PPI released a report Dec. 14 concluding “communities that send a lot of people to prison lose political clout in the legislature.” That’s because of a “quirk” in the way the census counts prisoners, who can’t in any case vote under Montana law. Nevertheless, and despite Montana election statutes defining that a prison cannot be a “residence,” the once-a-decade U.S. census counts prisoners as residents of the county in which the prison is located.
Montana’s big winner is House District 85, including parts of Powell and Deer Lodge counties, population almost 15 percent prisoner. That, according to Wagner, gives HD 85 an edge—since legislative districts are defined by population—that may run counter to the U.S. Supreme Court’s “One Person One Vote” rule. HD-85 representative Cynthia Hiner could not be reached for comment by deadline.
Wagner admits the news isn’t terribly relevant at the moment (the next census, and redistricting, is in 2010), “but by the time it becomes exciting in 2009, it will be too late.” So Wagner sent his report to Susan Fox, the Legislative Services Division redistricting coordinator in Helena, in hopes of introducing the issue to legislators.

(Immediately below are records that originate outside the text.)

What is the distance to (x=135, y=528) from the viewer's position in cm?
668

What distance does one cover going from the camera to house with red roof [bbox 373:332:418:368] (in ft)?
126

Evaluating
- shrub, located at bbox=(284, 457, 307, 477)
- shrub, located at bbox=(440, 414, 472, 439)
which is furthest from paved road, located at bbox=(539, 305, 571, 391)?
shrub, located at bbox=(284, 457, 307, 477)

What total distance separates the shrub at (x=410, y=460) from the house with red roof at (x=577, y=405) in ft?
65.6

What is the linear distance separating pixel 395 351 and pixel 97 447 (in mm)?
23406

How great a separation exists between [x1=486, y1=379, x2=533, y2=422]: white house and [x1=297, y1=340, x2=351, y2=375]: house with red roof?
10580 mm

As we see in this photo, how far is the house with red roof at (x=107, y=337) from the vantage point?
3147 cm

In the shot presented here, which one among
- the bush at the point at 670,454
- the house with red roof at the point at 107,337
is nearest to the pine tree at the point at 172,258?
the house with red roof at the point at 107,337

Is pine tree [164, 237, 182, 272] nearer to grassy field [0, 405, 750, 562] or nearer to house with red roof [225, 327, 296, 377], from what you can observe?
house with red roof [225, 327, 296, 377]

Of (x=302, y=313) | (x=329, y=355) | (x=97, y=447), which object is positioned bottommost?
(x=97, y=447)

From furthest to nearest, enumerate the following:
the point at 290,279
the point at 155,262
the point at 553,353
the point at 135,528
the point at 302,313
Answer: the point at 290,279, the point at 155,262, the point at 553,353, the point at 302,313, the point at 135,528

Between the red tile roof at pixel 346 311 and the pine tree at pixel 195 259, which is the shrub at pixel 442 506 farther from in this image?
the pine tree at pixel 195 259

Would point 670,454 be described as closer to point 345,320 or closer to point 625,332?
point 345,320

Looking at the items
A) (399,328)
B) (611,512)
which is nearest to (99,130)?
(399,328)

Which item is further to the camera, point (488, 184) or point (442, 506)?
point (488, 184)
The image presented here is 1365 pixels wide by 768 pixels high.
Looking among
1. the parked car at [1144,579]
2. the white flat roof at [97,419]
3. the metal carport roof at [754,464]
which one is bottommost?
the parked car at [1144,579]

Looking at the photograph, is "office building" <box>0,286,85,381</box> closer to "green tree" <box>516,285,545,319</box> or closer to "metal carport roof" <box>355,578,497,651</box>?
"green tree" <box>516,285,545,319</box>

Fox is intrigued and may ask a staffer to present it to the legislative interim committee handling election issues next summer, but otherwise isn’t sure what to do with it.
“It’s fascinating and important…I’ve never had anyone bring this up before,” said Fox, for whom the report raises still more questions: How should you count out-of-state inmates in Montana prisons? Why count children?
“It’s interesting,” Fox said, “but practically, it would take a lot of work to make it work. Prison populations are not the only gray areas.”